Zunächst ist grundlegend zwischen der Sachmängelhaftung und Garantie zu unterscheiden.

Der Verkäufer haftet zwei Jahre lang dafür, dass das verkaufte Fahrzeug bei Gefahrübergang nicht mit Mängeln behaftet ist, die den Wert oder die Tauglichkeit aufheben oder nicht unerheblich mindern, und dass keine seitens des Verkäufers zugesicherte Eigenschaft (z.B. kein ABS, obwohl dies vom Verkäufer zugesichert wurde) fehlt. Die Sachmängelhaftung ist gesetzlich vorgeschrieben.

Hingegen ist die Garantie eine freiwillige Leistung, im Allgemeinen des Herstellers. Sie ist regelmäßig befristet und an bestimmte Bedingungen geknüpft. Die Sachmängelhaftung bezieht sich somit auf den Verkäufer, der im Haftungsfall herangezogen wird, wohingegen im Garantiefall Ansprüche regelmäßig an den Hersteller zu richten sind, der dann im Rahmen der von ihm ausgereichten Garantie das Fahrzeug kostenfrei gebrauchsfähig macht.

Zusätzlich zum 2-jährigen Haftungszeitraum besteht für den privaten Käufer innerhalb der ersten 6 Monate nach Kauf die Beweislastumkehr, die es ihm erleichtern soll, im Mangelfall zu seinem Recht zu kommen.

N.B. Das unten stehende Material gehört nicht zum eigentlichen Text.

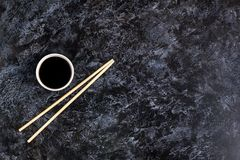 Japanese sushi chopsticks and soy sauce on black background. Top view with copyspace. Japanese sushi chopsticks and soy sauce on black stone background. Top view stock photos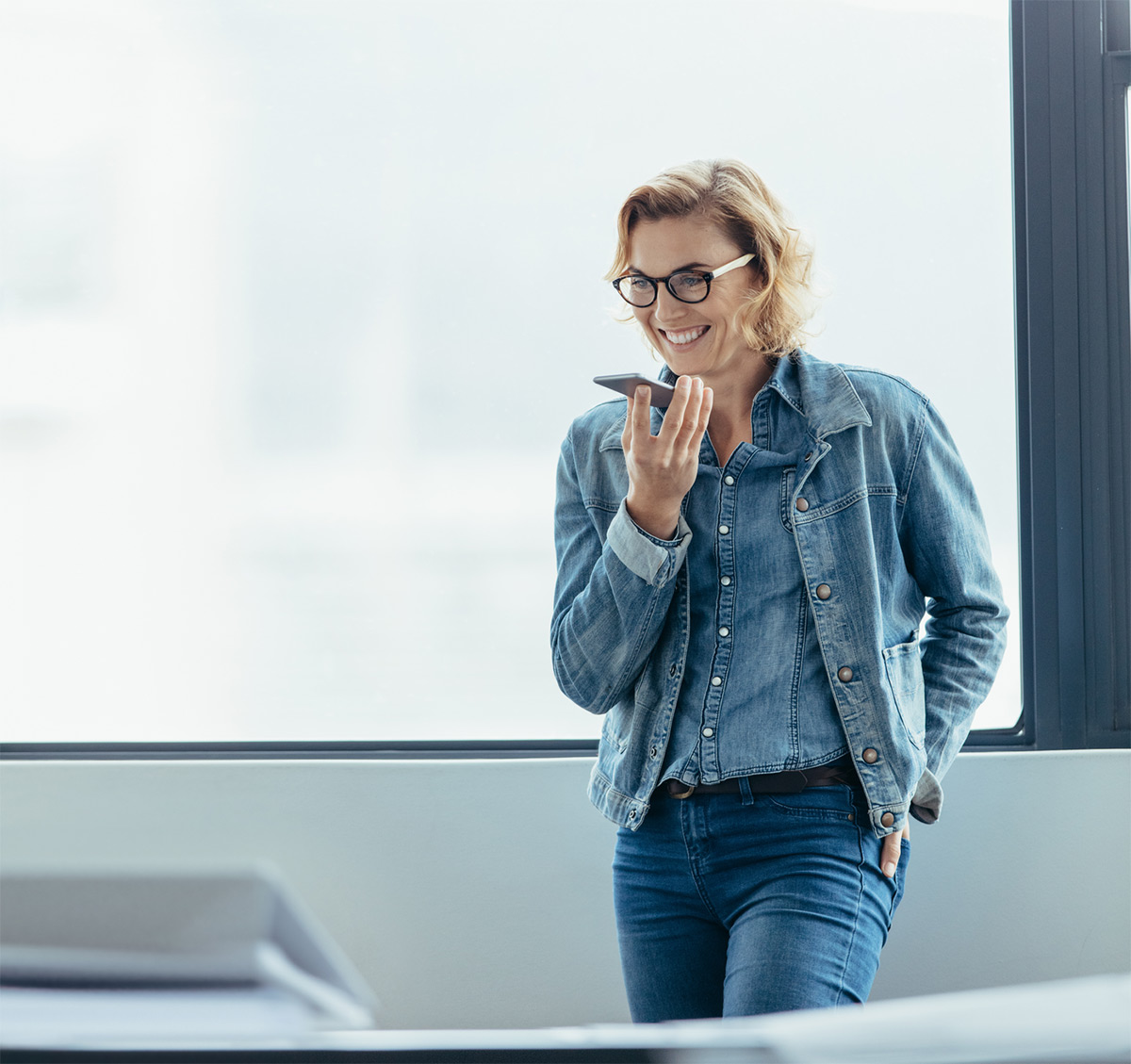 https://tickertapecdn.tdameritrade.com/assets/images/pages/md/Woman talking on smartphone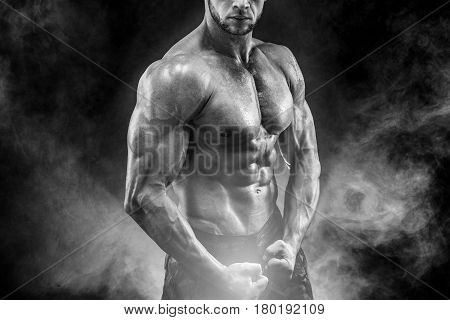Strong bodybuilder with six pack. Man with perfect abs, shoulders, biceps, triceps and chest, personal fitness trainer flexing his muscles in smoke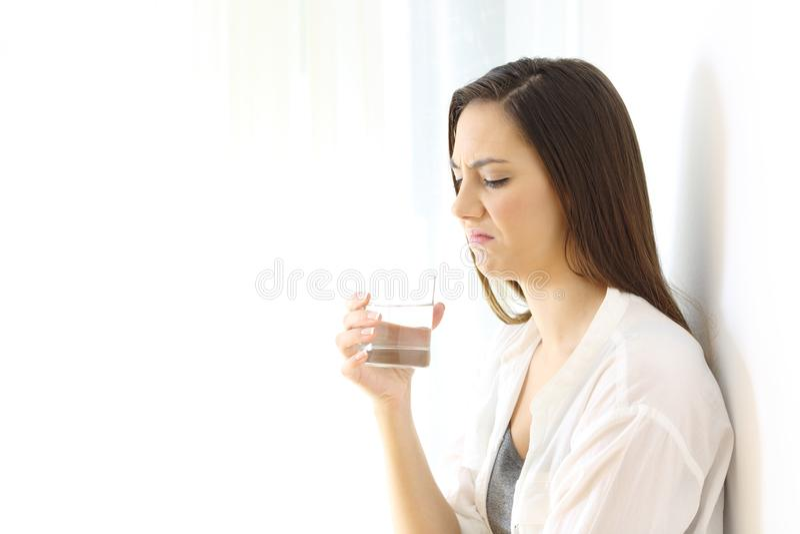 Agua potable de la mujer asqueada con mún gusto en blanco imagen de archivo libre de regalías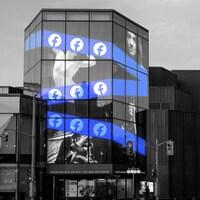 La façade de l'édifice du CNA affiche un bandeau avec le logo de Facebook.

Besteht Beweislastumkehr, so ist es Sache des Verkäufers, nachzuweisen, dass ein vorliegender Mangel zum Gefahrübergang (Zeitpunkt des Kaufs) noch nicht vorlag. Bei Mängeln, die erst nach einem Zeitraum von mehr als 6 Monaten auftreten, gilt diese Erleichterung für den Käufer nicht mehr.

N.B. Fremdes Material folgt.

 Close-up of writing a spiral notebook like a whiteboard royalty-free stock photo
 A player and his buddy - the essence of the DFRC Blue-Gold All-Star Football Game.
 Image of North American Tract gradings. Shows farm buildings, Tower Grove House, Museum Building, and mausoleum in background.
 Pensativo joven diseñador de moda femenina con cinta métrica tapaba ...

Der Käufer, der einen Anspruch aufgrund eines behaupteten Mangels geltend machen will, muss diesen dann beweisen. Wurde hingegen eine Herstellergarantie ausgereicht, ist der Käufer auch nach den ersten 6 Monaten "auf der sicheren Seite".

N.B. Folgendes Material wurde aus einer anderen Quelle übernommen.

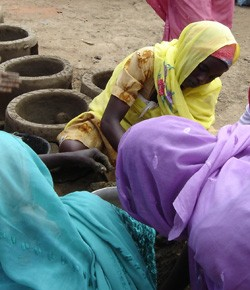 Women make fuel-efficient stoves in Mukjar camp in West Darfur.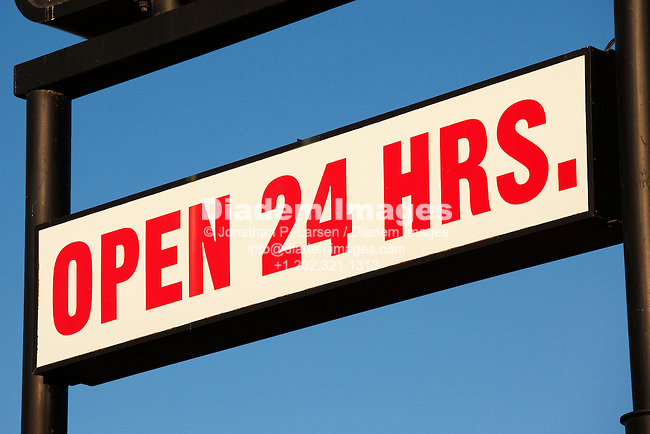 Service station sign that reads open 24 hours.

Der Händler kann zunächst - und dies unabhängig von der Sachmängelhaftung - versuchen, den Mangel zu beheben. Gelingt die Fehlerbehebung nach zweimaligem Versuch nicht, so kann der Käufer den Kaufpreis mindern oder aber das Fahrzeug zurückgeben. Die bis zum Rückgabezeitpunkt gefahrene Kilometerleistung wird jedoch angerechnet.